The first tool, Styloscope, can be used for large-scale writing style analysis. For a given input corpus, Styloscope computes an array of writing style features on document level, such as readability, lexical richness, and distributions regarding syntactic dependencies, part-of-speech tags, etc. In addition, Styloscope generates corpus-level visualizations of the aforementioned distributions and provides the option to compare the results against a number of reference corpora consisting of different text genres.

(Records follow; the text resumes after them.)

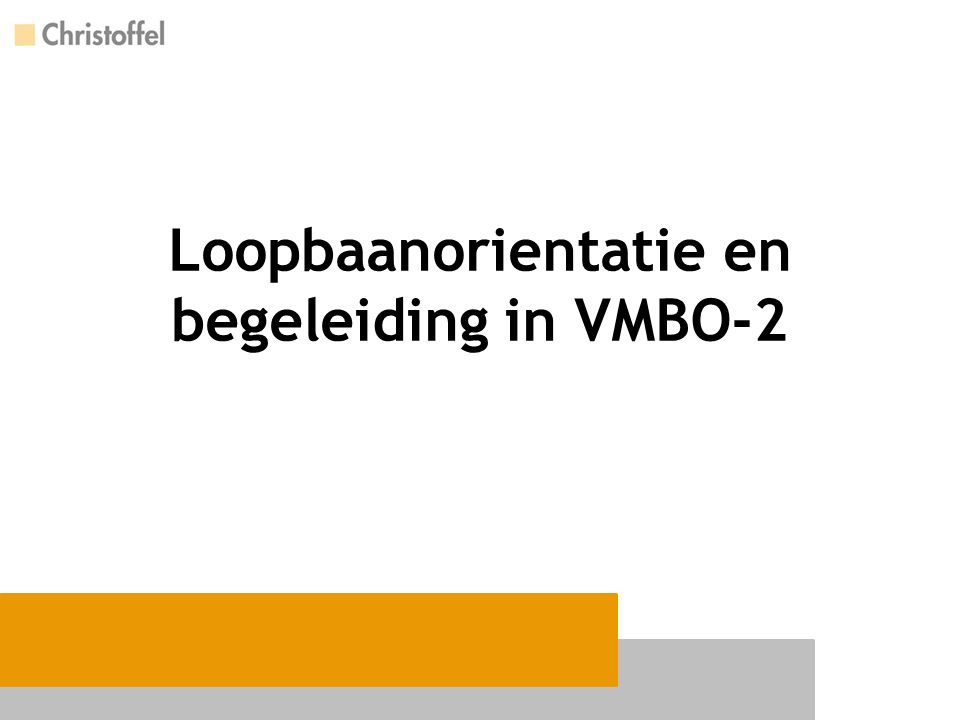 Loopbaanorientatie en begeleiding in VMBO-2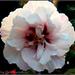 Hibiscus by tonygig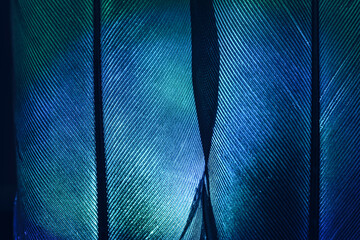 Bird feather neon multi colored light. Beautiful background pattern texture for design. Macro photography view.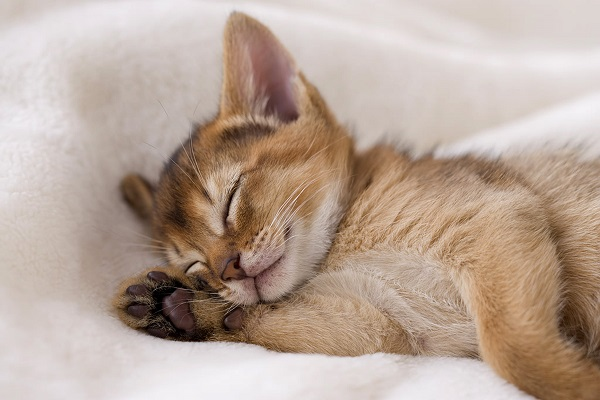 gattino arancione dorme beato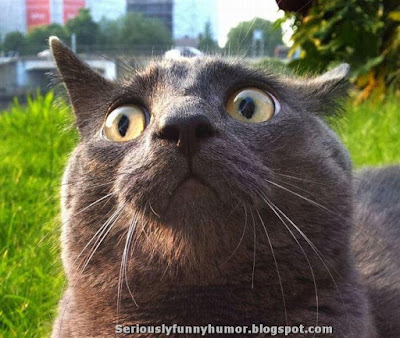 Surprised big-eyed cute cat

The second tool, Toposcope, can be used to automatically discover and annotate topics in large amounts of unstructured text data. Toposcope features four topic modeling algorithms – BERTopic, Top2Vec, LDA, and NMF – and a number of built-in preprocessing steps such as tokenization, lemmatization, and stopword removal. The output consists of raw results (i.e. annotations, topic-document matrix, topic-term matrix, etc.), but also includes an automatic evaluation and visualizations of the detected topics. Furthermore, users have the option to provide timestamps and generate a diachronic trend analysis of the topic distributions.
The tools we present were developed in Python and can be used through a user interface or in the command line. The input data can be either a local corpus or a publicly available dataset from the Huggingface hub.